Blending Speech Analytics with Traditional Quality Management
“Grooming” a Speech Analytics Solution
Speech Analytics solutions use Artificial Intelligence techniques to analyze a recording. They don’t “listen” to a recording like humans do – they actually “parse” a recording, after breaking it down into tiny bits of speech (hence the term Speech Analytics). Traditional Quality Management is based on manual evaluations. It relies on evaluators, usually supervisors, to listen to calls and score them according to fixed criteria. It provides accurate, measurable analysis of agent performance over time, and can be used to direct coaching efforts. Speech Analytics, which is rapidly becoming a mainstream technology, provides contact centers with a
technology that can process 100% of calls and search for sentiment and specific speech patterns.
The Challenge With Speech Analytics
The challenge of providing applicable training samples can be overcome using various methods. Custom models can be developed using previously recorded interactions as training samples. Many novices to using Speech Analytics don’t realize that an out-of-the-box solution isn’t tuned to their enterprise – and that much work (and expense) will be required to do so.
The second major challenge is to make sure that the system is free of noise, so there’s no interference to the “signal” (phoneme, word, or phrase) that the system is trying to match.
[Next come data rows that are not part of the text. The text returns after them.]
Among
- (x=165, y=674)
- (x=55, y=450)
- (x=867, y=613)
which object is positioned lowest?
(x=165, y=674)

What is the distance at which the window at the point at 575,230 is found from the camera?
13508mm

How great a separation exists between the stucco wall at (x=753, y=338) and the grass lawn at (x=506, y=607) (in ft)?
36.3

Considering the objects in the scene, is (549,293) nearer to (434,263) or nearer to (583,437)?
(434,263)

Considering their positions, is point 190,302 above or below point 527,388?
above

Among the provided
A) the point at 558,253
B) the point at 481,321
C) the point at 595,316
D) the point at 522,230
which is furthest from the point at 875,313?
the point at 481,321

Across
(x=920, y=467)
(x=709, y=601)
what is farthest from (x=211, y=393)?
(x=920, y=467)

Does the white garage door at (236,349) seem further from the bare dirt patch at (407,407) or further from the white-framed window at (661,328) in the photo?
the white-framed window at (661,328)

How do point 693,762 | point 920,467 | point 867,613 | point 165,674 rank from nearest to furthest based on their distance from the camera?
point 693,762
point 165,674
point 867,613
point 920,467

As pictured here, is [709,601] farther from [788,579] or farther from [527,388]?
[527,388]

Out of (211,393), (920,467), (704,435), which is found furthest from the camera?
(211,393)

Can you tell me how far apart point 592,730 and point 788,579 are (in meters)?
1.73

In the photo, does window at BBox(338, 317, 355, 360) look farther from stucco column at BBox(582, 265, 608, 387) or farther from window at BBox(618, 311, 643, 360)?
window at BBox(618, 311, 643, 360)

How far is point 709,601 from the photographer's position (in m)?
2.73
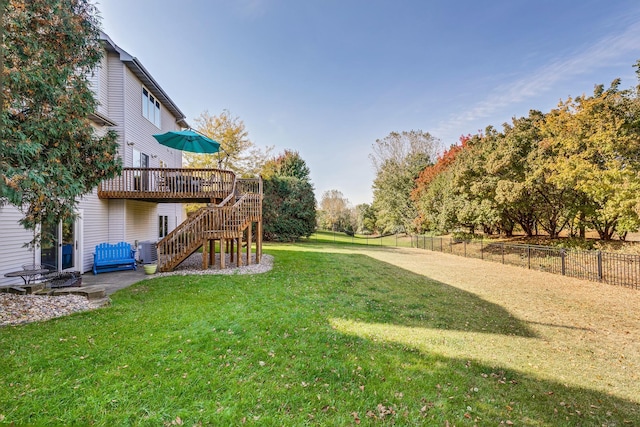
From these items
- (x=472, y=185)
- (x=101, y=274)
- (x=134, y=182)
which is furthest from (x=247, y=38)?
(x=472, y=185)

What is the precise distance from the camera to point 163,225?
653 inches

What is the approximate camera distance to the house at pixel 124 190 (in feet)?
27.0

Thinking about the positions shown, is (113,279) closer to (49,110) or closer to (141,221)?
(141,221)

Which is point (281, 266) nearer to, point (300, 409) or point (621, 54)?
point (300, 409)

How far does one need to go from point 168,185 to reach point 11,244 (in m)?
4.84

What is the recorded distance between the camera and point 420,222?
29.1 metres

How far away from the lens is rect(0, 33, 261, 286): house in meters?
8.22

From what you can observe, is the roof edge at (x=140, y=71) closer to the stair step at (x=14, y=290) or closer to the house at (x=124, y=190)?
the house at (x=124, y=190)

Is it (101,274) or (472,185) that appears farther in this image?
(472,185)

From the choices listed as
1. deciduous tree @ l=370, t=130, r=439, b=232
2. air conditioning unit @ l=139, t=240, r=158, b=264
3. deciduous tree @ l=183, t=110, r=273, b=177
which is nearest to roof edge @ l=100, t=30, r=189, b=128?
air conditioning unit @ l=139, t=240, r=158, b=264

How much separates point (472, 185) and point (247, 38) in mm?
16159

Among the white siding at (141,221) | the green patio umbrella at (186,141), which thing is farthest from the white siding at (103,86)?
the white siding at (141,221)

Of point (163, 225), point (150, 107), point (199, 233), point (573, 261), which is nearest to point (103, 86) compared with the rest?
point (150, 107)

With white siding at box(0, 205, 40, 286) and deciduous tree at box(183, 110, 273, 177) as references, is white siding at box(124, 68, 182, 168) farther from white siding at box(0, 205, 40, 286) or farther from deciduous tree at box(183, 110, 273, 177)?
deciduous tree at box(183, 110, 273, 177)
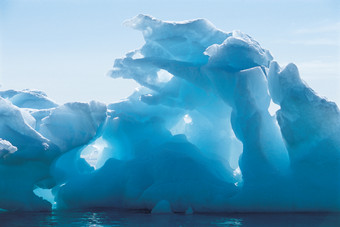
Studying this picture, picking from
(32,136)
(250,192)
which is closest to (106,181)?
(32,136)

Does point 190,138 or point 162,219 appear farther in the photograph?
point 190,138

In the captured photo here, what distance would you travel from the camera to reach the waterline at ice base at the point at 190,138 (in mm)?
11078

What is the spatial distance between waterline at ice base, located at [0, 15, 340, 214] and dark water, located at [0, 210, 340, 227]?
682 millimetres

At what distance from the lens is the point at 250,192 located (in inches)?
432

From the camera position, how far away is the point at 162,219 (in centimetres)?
985

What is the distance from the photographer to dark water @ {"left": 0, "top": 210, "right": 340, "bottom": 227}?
29.7 feet

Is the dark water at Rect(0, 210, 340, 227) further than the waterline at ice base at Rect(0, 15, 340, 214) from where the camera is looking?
No

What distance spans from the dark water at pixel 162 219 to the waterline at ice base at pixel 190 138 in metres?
0.68

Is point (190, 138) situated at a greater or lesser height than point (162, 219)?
greater

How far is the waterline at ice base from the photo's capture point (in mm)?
11078

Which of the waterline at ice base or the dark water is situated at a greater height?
the waterline at ice base

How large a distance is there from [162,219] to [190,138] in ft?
19.3

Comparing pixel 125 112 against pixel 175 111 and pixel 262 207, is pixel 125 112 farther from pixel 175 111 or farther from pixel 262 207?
pixel 262 207

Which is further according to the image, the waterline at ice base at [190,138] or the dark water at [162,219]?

Having a noise free telephone recording environment is like asking an infant to eat baby food without making a mess: it’s not going to happen. Telephones are themselves noisy – narrow-band audio requires high compression, handset and headset microphones are made for
robustness and cost more than fidelity, and chances are extremely high that at least one-party in a two-party or multi-party call is using a cell phone. And that doesn’t include issues like background noise, stammering, coughing/sneezing, guttural sounds, speakers talking at the same time, or other noise sources. Accuracy is a function of the engine, to be sure, but more to the point, it’s a function of how well the engine can match a particular audio sample to its library of “learned” samples, given the noise in the sample. You can’t assign an accuracy value to an engine anymore than you could assign a speed value to a mountain climber. The answer is always another question – “which mountain?”